Waterfront and Seamanship Director
Terry grew up in Virginia at the mouth of the Chesapeake, spending his formative years aboard boats exploring the tidewaters of Virginia. He became an avid sailor during his junior year in college when he participated in a semester at sea aboard a faro-cement brigantine square-rigger. It was that opportunity to study seamanship with Long Island University’s SEAmester that galvanized his career path. After graduating from William and Mary with a degree in Chemistry, Terry served 2 years in the Peace Corps as a marine fisheries volunteer, stationed on a coral atoll in Micronesia. To this day it remains the most powerful, formative, long-term experience of his life. After the Peace Corps, he returned to the states, obtained his USGC (100TNC) captain’s license, and went on to work with the Chesapeake Bay Foundation, the Hurricane Island Outward Bound School, the WoodenBoat School, and to run the Eagle Island mail boat on Penobscot Bay for many years while raising his family. If there is one thread that runs throughout Terry’s career, it is his love of boats, the ocean, adventure, teaching, and boat-based education for youth and adults. Terry manages the waterfront at the Apprenticeshop, he leads expeditions for apprentices, and he is instructs the Fisherman’s Academy group during the school year. Terry and his family live in Camden, Maine.
While Laura has had many different jobs over the course of her life, education and the outdoors have been the common thread through all of them. Originally from Massachusettes, Laura received her B.S. in philosophy from Northeastern University. She has worked as an Education Program Manager for Kelmscott Rare Breeds Foundation, a Ski Instructor, an elementary school teacher, a social worker, and a forest fire fighter for Rocky Mountain National Park. She also currently works as the Administrative Director for Watershed School in Camden, where she lives with her family and her dog.

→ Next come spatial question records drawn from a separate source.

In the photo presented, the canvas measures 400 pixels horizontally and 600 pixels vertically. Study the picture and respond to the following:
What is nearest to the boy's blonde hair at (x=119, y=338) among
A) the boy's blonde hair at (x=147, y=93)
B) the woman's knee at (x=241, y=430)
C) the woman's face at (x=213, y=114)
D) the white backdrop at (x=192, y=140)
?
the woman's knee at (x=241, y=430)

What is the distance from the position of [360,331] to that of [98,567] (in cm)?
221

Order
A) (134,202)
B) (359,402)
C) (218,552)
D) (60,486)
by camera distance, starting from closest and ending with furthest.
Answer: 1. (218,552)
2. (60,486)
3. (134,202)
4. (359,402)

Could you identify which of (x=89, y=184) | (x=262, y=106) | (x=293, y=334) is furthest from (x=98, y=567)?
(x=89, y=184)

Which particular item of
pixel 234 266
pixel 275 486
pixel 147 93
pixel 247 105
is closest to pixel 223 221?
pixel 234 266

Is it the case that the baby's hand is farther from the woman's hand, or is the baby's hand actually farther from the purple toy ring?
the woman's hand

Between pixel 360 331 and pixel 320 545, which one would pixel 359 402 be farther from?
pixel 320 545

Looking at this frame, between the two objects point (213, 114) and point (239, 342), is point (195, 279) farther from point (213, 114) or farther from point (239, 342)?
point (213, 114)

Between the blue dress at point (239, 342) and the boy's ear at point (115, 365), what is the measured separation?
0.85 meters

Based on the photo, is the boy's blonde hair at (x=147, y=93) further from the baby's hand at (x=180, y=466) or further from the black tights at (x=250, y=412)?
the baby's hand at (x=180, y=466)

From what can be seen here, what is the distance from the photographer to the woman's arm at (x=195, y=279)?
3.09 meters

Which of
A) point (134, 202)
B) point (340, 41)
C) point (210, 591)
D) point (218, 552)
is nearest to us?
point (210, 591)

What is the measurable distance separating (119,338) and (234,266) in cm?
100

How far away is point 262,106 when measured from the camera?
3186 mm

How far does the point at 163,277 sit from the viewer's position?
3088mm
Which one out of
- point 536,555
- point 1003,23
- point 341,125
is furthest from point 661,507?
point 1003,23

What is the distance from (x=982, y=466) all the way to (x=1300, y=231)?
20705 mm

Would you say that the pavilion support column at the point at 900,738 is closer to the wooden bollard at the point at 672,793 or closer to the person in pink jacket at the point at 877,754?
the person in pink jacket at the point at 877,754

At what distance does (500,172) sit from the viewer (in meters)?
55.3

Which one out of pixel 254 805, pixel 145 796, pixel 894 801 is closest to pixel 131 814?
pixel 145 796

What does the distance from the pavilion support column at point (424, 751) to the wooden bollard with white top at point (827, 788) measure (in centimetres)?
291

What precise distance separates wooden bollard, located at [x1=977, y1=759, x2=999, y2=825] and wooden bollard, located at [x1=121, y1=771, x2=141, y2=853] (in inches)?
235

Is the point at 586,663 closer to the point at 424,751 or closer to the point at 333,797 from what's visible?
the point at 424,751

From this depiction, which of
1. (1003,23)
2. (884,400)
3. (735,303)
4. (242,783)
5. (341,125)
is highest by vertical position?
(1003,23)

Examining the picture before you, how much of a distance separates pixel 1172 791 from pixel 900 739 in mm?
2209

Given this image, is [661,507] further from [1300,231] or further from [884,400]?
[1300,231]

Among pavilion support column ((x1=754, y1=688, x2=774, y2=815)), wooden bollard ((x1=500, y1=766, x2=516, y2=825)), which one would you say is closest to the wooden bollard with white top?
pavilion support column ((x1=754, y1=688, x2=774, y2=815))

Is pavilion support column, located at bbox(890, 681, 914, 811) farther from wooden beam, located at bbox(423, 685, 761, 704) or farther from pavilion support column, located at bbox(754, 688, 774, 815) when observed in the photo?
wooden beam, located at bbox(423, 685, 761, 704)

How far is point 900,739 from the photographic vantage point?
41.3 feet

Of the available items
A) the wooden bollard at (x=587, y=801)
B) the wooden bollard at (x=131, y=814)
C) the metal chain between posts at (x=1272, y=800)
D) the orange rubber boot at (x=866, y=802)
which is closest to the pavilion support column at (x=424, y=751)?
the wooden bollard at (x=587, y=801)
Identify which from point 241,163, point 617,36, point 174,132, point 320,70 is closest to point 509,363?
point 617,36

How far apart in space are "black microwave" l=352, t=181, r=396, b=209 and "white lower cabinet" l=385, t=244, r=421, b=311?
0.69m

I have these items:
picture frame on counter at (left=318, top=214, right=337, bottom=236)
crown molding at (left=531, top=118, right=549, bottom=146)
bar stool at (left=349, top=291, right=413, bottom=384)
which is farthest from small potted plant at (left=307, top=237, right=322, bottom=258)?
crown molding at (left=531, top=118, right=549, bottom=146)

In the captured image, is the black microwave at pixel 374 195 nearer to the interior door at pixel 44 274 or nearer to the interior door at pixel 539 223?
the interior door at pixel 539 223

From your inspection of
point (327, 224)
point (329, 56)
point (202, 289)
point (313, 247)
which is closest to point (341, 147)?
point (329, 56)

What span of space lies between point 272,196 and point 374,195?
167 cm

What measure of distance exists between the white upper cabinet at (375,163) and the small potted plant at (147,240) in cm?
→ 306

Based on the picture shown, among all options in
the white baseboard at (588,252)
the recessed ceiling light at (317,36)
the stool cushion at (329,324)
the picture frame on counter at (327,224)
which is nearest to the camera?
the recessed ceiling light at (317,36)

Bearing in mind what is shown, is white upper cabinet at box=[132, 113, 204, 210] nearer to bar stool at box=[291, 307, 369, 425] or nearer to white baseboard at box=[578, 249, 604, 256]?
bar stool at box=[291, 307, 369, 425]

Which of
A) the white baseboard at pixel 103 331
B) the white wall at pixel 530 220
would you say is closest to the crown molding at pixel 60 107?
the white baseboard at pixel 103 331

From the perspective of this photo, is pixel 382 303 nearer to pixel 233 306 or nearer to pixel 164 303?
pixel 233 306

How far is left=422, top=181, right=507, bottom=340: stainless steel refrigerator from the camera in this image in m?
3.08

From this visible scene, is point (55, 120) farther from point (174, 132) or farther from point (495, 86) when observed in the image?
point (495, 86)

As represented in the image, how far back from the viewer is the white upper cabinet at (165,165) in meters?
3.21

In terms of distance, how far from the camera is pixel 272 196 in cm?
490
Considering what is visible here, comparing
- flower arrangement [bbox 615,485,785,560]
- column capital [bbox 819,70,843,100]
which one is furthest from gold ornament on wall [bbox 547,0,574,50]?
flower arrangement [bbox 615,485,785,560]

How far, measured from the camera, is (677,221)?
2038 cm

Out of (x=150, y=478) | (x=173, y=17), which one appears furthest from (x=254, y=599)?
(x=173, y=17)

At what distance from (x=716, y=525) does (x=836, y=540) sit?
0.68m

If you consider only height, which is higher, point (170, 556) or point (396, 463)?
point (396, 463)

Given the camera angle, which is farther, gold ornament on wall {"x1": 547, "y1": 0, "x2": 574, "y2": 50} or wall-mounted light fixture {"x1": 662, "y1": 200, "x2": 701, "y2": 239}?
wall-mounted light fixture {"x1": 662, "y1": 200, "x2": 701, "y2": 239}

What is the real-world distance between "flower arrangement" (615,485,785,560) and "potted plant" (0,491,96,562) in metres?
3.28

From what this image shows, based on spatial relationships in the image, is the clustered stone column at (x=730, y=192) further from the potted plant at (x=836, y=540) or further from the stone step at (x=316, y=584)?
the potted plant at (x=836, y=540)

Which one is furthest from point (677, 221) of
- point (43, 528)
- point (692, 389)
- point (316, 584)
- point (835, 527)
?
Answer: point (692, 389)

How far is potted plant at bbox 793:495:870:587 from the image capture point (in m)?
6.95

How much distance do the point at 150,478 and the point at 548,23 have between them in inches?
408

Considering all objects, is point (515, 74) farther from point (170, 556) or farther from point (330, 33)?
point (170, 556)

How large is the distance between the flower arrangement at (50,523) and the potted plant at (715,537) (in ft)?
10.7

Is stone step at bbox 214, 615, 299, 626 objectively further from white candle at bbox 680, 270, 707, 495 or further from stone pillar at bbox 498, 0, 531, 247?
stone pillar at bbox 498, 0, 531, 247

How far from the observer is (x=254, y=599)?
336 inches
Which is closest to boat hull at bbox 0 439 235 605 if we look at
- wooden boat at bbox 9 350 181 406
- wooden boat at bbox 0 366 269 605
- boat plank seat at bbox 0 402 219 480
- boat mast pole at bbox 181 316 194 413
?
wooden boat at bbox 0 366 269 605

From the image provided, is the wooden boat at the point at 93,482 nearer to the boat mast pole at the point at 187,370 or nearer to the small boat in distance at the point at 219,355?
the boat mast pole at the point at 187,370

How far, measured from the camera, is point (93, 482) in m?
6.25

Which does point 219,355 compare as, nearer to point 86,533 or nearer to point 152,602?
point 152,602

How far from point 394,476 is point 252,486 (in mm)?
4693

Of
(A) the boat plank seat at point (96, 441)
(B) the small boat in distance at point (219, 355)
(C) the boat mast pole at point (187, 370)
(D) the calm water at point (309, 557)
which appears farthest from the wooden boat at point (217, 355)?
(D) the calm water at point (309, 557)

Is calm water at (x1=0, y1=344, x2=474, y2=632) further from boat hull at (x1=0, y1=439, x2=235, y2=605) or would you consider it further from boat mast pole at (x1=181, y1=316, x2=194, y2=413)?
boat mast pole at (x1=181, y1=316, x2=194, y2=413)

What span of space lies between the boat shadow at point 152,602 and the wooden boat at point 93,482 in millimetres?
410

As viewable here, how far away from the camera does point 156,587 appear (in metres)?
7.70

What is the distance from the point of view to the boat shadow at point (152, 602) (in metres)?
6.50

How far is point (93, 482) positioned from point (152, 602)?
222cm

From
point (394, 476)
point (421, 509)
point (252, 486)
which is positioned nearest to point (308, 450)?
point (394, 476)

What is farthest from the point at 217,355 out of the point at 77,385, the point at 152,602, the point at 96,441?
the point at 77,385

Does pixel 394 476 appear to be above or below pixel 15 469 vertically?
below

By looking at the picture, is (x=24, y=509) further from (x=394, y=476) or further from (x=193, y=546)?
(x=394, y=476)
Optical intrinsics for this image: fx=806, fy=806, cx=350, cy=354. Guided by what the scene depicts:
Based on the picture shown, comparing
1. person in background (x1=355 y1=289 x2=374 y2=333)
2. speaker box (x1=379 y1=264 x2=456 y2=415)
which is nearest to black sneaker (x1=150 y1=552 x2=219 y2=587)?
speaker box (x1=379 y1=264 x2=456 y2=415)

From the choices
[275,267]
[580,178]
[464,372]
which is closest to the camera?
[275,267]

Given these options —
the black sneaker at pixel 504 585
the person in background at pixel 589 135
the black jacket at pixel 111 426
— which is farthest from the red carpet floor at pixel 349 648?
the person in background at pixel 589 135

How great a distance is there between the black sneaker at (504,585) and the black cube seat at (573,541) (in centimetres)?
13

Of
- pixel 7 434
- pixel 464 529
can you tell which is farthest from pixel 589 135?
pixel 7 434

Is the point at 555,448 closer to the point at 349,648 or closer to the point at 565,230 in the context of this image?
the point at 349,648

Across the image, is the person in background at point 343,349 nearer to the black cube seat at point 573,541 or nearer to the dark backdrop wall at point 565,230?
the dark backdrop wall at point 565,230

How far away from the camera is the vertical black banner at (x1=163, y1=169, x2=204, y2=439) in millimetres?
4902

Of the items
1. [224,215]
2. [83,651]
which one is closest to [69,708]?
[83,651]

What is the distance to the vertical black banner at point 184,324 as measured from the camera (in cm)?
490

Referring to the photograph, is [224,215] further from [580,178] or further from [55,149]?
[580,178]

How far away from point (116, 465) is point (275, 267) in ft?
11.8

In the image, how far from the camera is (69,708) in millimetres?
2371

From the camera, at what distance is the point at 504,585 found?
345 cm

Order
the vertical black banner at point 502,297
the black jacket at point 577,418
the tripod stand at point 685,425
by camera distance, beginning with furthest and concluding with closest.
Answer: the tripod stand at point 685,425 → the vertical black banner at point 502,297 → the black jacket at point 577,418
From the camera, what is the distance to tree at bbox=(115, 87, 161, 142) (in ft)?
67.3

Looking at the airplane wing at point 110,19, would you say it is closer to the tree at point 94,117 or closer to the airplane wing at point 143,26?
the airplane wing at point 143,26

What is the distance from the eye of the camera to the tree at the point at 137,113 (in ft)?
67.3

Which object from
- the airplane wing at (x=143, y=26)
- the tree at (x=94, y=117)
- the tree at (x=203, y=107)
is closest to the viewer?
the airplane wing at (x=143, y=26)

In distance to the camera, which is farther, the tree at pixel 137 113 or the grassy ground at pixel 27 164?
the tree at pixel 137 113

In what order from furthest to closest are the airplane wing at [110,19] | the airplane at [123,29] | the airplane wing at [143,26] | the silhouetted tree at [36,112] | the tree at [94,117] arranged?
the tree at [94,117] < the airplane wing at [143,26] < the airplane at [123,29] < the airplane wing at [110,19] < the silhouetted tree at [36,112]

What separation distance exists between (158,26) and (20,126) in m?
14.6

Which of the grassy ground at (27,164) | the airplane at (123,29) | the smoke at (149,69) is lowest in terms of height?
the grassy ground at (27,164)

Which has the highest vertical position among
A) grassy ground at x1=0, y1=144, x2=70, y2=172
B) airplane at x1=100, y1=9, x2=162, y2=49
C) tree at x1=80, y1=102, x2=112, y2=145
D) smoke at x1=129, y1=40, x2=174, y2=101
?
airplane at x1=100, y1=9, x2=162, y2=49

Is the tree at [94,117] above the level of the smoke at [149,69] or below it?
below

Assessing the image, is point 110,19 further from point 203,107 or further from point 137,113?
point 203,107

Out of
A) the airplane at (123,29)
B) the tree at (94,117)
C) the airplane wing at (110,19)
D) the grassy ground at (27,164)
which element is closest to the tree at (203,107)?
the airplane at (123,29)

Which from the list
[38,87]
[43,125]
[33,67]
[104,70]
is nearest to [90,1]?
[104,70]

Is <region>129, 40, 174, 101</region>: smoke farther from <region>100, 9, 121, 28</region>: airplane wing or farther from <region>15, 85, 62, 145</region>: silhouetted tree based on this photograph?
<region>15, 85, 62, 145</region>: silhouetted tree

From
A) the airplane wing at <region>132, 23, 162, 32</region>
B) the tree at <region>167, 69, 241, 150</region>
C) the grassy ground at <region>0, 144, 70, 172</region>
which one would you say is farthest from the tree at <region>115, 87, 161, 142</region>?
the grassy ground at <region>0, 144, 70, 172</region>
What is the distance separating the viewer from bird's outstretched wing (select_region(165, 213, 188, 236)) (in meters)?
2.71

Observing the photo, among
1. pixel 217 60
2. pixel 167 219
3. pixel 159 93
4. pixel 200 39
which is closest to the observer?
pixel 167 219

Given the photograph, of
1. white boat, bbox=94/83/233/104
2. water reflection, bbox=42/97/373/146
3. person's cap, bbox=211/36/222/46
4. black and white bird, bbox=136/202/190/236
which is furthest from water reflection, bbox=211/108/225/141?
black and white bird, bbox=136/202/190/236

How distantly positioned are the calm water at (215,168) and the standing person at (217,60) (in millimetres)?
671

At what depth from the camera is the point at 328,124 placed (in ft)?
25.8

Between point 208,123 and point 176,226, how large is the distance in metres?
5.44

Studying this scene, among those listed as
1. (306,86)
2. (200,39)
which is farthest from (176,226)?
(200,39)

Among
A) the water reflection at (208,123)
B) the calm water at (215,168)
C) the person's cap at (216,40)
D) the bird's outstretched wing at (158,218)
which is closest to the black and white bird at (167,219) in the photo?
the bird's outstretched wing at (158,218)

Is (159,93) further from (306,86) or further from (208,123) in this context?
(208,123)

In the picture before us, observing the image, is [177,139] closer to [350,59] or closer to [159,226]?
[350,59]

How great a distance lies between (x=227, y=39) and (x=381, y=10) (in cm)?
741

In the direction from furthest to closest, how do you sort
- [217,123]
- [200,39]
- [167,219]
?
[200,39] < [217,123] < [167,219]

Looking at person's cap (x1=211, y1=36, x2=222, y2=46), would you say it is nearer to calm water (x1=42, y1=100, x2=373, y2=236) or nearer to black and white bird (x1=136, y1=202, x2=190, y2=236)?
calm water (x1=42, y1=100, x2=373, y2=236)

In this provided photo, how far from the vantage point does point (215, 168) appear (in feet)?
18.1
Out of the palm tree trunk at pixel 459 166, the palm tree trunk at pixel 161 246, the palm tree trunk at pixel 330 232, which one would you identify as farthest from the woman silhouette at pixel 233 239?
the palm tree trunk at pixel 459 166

Daniel Creisher was born in southeastern Massachusetts but moved to Maine in his teens. After high school, he started working for the University of Maine teaching outdoor educational programs in the western part of the state. He spent the next eight years teaching young people, playing in the mountains, and working in construction to support his teaching and skiing habits. After getting an associates degree in architecture from a small community college in southern Maine, he realized he wanted to learn how to build boats. Having taught in experiential education programs, he liked the Apprenticeshop's approach to learning the craft. In 2012, he came to Rockland to join the Shop. Since then, he has been working in classic yacht restoration until his recent return to the Shop as a boatbuilding instructor. He now lives in Union and is starting to build a small house for himself there.